Administrator of Kano State
- In office 22 August 1996 – September 1998
- Preceded by: Muhammadu Abdullahi Wase
- Succeeded by: Aminu Isa Kontagora

Administrator of Benue State
- In office August 1998 – 29 May 1999
- Preceded by: Aminu Isa Kontagora
- Succeeded by: George Akume

Personal details
- Born: 26 May 1948 Apapa, Lagos State, Nigeria
- Died: 4 August 2021 (aged 73)

Military service
- Allegiance: Nigeria
- Branch/service: Nigerian Army
- Rank: Brigadier General
- Commands: Adjutant, 31 Infantry Battalion (1971–1972); Commandant, Nigerian Army Physical Training School, Zaria (1985–1987); Commander, 82 Motorized Infantry Brigade, Kano (1993–1995); Commander, 16 Battalion, Nigerian ECOMOG Contingent in Liberia;

= Dominic Oneya =

Nigerian politician and brigadier general (1948–2021)

Dominic Obukadata Oneya (26 May 1948 – 4 August 2021) was Administrator of Kano State, Nigeria from August 1996 to August 1998 during the military regime of General Sani Abacha, then Administrator of Benue State from August 1998 to May 1999 during the transitional regime of General Abdulsalami Abubakar, handing over power to the elected executive governor George Akume on 29 May 1999.

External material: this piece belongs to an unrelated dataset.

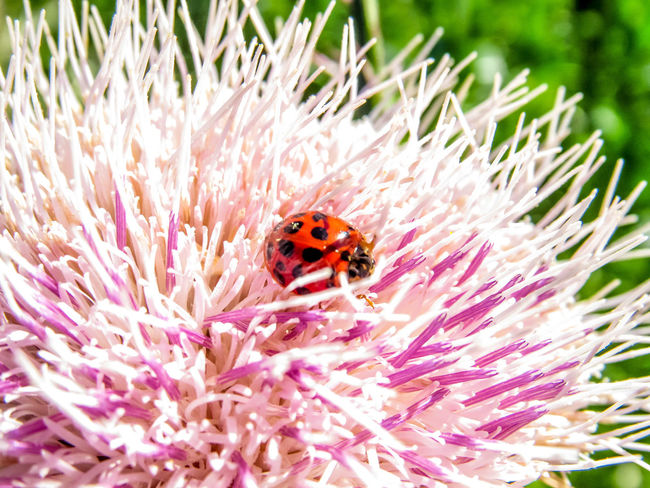 ladybug Red Red Ladybug Ladybug Ladybird Thistle Predator Good Insect Insect Macro Nature Nature Photography Outdoor Macro Photography Beetle Beauty In Nature Pollination Flower Head Flower Pollination Bee Insect Petal Close-up Animal Themes Plant Wildlife Stamen Symbiotic Relationship Buzzing In Bloom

Later, he became Chairman of the Nigeria Football Association.

==Birth and education==
Dominic Obukadata Oneya was born 26 May 1948 in Apapa, Local Government Area, Lagos State.
His family is Urhobo.
His origins are in Agbarho, Ughelli North Local Government Area, Delta State.
He attended the Baptist Academy, Yaba, Lagos (1962–1967), then enlisted in the Nigerian Defence Academy in May 1969, earning a commission in the
Infantry Corps in September 1971. Oneya attended the University of Ife, Ile-Ife (now Obafemi Awolowo University) (1977–1980), earning B.Sc. degree in physical education. He attended the Command and Staff College, Jaji, Kaduna (1983–1984) and the Canadian Land Force Command and Staff College, Kingston, Ontario, Canada (1987–1988).

==Military career==
Command positions during his military career include:
Adjutant of 31 Infantry Battalion (1971–1972),
Instructor at 4 Division Training School (1972–1973) and
Instructor at Nigerian Army Military Training College, Jaji (1975–1977).
As a Staff Officer from 1977 he served at Army Headquarters Lagos and in operations with the United Nations Interim Force in Lebanon (1980–1981).
He was Commandant of the Nigerian Army Physical Training School, Zaria (1985–1987),
Directing Staff, Command and Staff College, Jaji (1987–1989) and
Directing Staff, Ghana Armed Forces College Teshe, Ghana (1989–1991).
He was appointed Commander, 82 Motorized Infantry Brigade, Kano (1993–1995),
Commander, 16 Battalion, Nigerian ECOMOG Contingent in Liberia and then
Director of administration, Training and Doctrine Command (1995-July 1996).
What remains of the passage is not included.